La calma continuaba siendo completa y el brick permanecía en la misma situación que desde la noche. Melia meditaba sentada en un banco, con la cabeza oculta entre las manos; pero cuando la levantó, el día, ya bastante adelantado, le permitió distinguir todos los objetos que la rodeaban, y se estremeció de horror y de asco.
Se veía a los marineros acostados entre los platos y los restos del festín de la noche, y todo en el desorden más completo; las brújulas derribadas, las jarcias y las cuerdas confusamente mezcladas, armas y vasos hechos añicos, toneles desfondados dejando correr sobre el puente ríos de vino y de aguardiente... Aquí, bravos camaradas dormidos, en las posiciones más extravagantes, y oprimiendo aún una botella de la que no quedaba más que el cuello, parecidos a esos fieros guerreros musulmanes, que, ya muertos, aun conservaban el puño de la daga. Allá, dormía un pirata con el cuello bajo la rueda del timón, de modo que, al menor movimiento de rotación, su cabeza debía quedar indefectiblemente destrozada.

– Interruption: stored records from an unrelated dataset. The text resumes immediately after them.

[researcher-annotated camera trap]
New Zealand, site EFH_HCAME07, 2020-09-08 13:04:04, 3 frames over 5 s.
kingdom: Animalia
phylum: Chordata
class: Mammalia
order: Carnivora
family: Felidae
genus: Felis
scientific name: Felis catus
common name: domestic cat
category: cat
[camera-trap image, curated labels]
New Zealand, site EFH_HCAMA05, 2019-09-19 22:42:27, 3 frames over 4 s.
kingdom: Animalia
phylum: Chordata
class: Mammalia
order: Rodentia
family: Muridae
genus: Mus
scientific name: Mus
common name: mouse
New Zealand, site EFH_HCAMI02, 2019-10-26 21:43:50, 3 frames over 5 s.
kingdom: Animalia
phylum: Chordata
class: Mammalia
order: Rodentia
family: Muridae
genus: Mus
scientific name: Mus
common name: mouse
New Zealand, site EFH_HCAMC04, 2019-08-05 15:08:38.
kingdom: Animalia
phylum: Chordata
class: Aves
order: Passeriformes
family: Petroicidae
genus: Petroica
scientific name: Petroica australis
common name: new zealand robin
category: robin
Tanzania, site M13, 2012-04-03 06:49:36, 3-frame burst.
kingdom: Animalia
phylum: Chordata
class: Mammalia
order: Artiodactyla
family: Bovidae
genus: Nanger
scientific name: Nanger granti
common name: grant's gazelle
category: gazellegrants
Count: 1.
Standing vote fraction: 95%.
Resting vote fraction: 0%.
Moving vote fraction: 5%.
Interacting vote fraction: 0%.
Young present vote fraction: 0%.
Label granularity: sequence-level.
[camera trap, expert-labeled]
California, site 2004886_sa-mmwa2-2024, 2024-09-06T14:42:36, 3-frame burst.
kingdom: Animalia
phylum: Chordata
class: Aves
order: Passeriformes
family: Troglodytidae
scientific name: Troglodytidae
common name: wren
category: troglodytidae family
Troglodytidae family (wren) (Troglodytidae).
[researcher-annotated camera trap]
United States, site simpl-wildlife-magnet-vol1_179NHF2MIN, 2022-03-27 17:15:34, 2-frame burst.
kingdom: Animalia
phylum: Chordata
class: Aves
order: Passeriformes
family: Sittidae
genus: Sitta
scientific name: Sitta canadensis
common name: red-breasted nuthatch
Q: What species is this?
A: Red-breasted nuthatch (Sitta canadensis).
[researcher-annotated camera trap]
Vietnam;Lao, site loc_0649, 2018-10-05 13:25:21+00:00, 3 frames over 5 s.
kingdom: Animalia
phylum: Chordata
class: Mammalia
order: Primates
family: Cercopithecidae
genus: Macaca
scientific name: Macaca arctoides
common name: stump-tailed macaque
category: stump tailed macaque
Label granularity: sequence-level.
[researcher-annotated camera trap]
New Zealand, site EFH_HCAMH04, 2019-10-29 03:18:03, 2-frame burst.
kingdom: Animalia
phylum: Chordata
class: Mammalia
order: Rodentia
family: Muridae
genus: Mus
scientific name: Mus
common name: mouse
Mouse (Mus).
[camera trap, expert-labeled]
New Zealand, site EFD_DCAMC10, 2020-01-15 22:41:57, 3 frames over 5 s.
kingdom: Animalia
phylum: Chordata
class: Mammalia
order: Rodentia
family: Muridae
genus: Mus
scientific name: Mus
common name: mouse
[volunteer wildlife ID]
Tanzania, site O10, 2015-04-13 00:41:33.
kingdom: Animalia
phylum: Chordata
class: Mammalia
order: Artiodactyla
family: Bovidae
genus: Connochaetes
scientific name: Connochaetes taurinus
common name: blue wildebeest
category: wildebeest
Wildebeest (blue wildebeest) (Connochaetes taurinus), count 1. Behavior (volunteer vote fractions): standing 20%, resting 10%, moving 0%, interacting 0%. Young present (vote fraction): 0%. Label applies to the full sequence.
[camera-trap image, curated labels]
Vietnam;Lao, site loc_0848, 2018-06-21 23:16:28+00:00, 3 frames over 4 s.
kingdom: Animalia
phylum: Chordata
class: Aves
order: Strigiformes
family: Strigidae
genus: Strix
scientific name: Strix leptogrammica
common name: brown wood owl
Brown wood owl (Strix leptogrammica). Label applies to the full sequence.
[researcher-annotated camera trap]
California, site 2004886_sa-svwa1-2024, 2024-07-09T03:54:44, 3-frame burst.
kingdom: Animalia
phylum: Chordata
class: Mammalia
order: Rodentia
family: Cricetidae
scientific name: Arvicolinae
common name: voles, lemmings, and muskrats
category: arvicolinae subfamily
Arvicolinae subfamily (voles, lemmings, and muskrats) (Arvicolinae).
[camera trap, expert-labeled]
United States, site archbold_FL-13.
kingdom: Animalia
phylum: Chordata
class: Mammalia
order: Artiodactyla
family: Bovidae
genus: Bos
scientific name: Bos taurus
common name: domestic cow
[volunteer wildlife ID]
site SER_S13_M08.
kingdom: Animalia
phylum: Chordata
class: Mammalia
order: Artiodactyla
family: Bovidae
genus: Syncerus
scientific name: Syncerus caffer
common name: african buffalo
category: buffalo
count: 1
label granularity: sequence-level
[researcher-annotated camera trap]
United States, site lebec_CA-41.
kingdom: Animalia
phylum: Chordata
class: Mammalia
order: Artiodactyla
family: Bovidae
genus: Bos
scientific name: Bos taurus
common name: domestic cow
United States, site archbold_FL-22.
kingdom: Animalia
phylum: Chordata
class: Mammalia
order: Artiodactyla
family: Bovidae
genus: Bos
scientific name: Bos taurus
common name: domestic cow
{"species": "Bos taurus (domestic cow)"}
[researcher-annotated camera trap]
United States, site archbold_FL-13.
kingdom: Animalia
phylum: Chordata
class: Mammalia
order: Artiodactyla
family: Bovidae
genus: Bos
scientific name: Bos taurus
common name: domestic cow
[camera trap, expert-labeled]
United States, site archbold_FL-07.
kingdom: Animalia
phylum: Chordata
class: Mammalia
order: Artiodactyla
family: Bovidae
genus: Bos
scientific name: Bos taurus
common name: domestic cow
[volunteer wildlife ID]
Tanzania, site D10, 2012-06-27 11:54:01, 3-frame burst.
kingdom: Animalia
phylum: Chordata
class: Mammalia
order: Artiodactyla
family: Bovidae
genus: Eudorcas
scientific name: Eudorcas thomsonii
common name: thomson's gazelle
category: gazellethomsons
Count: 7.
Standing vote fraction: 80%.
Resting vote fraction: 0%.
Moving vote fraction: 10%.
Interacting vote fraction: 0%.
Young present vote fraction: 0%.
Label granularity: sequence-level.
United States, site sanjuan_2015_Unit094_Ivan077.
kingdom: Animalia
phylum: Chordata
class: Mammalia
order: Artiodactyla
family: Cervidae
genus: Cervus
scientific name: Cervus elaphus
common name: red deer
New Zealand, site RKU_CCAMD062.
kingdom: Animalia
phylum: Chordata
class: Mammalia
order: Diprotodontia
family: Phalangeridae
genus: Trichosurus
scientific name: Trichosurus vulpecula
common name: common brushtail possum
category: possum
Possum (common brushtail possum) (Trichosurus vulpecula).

Un verdadero amanecer de orgía, ¡y de orgía de pirata!
Melia comenzó por bendecir a la Providencia porque había protegido con tanta solicitud a toda aquella honrada sociedad, que el brick mecía sobre las aguas; porque, gracias a la incuria que de momento reinaba a bordo, si una tempestad se hubiese elevado durante la noche, todo se hubiera ido a rodar, El Gavilán, Kernok, la tripulación y los diez millones, ¡qué lástima!
Por esto quería rezar. ¡La pobre joven encontraba a bordo tan pocas ocasiones de elevar su alma al Ser Supremo! Para rezar, se arrodilló y volvió involuntariamente los ojos hacia la línea vaporosa y azulada que ceñía el horizonte; pero no rezó. Su mirada, dejando de vagar, se fijó en un punto al principio incierto, pero que bien pronto pareció distinguir mejor; en fin, poniéndose las manos encima de las cejas, para aislarse mejor de los rayos del sol, permaneció un instante contemplativa, después sus facciones adquirieron una viva expresión de temor, y en dos saltos se plantó en la cámara de Kernok.
—Estás loca—decía el pirata subiendo al puente con un paso aún pesado y vacilante—; pero si me has despertado por nada...
—Mire—respondió Melia presentándole un anteojo con una mano, mientras que con la otra designaba un punto blanco que se veía en el horizonte.
—¡Maldición!—gritó Kernok después de haber mirado atentamente, y llevó vivamente el aparato al ojo izquierdo—. ¡Mil rayos!
Y frotó el vidrio del anteojo como para asegurarse de que veía claramente y de que ninguna ilusión de óptica le engañaba. No, no se engañaba... ... ... ... ... ... ... ... ... ... ... ... ... ...
(Aquí un crescendo de todo lo que podáis escoger de más vigorosamente imprecativo en el glosario de un pirata.)